Principle 12: There should be an effective and comprehensive internal audit of the internal control system carried out by appropriately trained and competent staff. The internal audit function, as part of the monitoring of the system of internal controls, should report directly to the board of directors or its audit committee, and to senior management.

38. The internal audit function is an important part of the ongoing monitoring of the system of internal controls because it provides an independent assessment of the adequacy of, and compliance with, the established controls. By reporting directly to the board of directors or its audit committee, and to senior management, the internal auditors provide unbiased information about line activities. Due to the important nature of this function, internal audit must be staffed with competent, well-trained individuals who have a clear understanding of their role and responsibilities. The frequency and extent of internal audit review and testing of the internal controls within a bank should be consistent with the nature, complexity, and risk of the organisation's activities. In all cases, it is critical that the internal audit function is independent from the day-to-day functioning of the bank and that it has access to all activities conducted by the banking organisation.

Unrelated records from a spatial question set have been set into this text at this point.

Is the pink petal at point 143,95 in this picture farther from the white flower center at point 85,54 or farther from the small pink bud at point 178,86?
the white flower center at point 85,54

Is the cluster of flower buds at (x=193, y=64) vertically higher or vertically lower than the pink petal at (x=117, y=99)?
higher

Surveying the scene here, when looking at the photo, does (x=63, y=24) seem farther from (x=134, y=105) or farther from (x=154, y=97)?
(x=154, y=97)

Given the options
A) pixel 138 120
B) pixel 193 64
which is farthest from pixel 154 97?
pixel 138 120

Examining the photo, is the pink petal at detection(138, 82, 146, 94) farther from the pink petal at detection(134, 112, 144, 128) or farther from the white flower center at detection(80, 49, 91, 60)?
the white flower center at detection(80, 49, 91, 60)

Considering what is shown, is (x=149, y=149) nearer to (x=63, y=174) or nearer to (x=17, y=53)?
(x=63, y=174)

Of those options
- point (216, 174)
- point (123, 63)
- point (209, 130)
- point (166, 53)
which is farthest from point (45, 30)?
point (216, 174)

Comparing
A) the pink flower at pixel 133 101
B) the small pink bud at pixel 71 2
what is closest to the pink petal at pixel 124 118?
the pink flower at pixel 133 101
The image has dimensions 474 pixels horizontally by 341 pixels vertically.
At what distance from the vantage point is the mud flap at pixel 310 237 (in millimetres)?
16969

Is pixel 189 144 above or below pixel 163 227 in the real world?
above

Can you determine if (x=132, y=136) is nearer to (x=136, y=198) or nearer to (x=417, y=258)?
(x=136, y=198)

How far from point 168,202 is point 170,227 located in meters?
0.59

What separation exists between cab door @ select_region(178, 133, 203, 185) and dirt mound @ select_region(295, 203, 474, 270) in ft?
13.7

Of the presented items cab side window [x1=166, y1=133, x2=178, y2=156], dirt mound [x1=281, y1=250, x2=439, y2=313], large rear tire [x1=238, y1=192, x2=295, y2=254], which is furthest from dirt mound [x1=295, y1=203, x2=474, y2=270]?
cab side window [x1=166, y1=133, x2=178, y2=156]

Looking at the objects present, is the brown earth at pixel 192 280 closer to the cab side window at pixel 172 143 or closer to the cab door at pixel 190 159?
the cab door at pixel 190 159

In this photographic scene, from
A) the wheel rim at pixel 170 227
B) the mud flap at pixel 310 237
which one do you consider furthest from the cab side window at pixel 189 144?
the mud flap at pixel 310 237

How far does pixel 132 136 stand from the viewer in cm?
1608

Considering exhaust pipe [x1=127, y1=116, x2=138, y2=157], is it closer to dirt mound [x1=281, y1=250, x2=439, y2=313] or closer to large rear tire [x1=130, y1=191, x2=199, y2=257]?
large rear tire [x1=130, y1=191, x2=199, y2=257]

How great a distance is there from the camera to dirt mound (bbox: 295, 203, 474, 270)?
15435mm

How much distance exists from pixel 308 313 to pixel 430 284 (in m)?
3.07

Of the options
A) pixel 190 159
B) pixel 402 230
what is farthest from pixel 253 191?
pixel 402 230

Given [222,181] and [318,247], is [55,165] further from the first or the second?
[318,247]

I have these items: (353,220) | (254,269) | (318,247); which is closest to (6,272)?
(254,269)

39. It is important that the internal audit function reports directly to the highest levels of the banking organisation, typically the board of directors or its audit committee, and to senior management. This allows for the proper functioning of corporate governance by giving the board information that is unaltered in any way by the levels of management that the reports cover. The board should also reinforce the independence of the internal auditors by having such matters as their compensation or budgeted resources determined by the board or the highest levels of management rather than by managers who are affected by the work of the internal auditors.

Principle 13: Identified internal control deficiencies should be reported in a timely manner to the appropriate management level and addressed promptly. Material internal control deficiencies should be reported to senior management and the board of directors.

40. Internal control deficiencies, or ineffective policies or procedures, should be reported to the appropriate person(s) as soon as they are identified, with serious matters reported to senior management and the board of directors. Once deficiencies or ineffective policies or procedures are reported, it is important that management corrects the deficiencies on a timely basis. The internal auditors should conduct follow-up reviews and immediately inform senior management or the board of any uncorrected deficiencies. In order to ensure that all deficiencies are addressed in a timely manner, management should establish a system to track internal control weaknesses and actions taken to rectify them.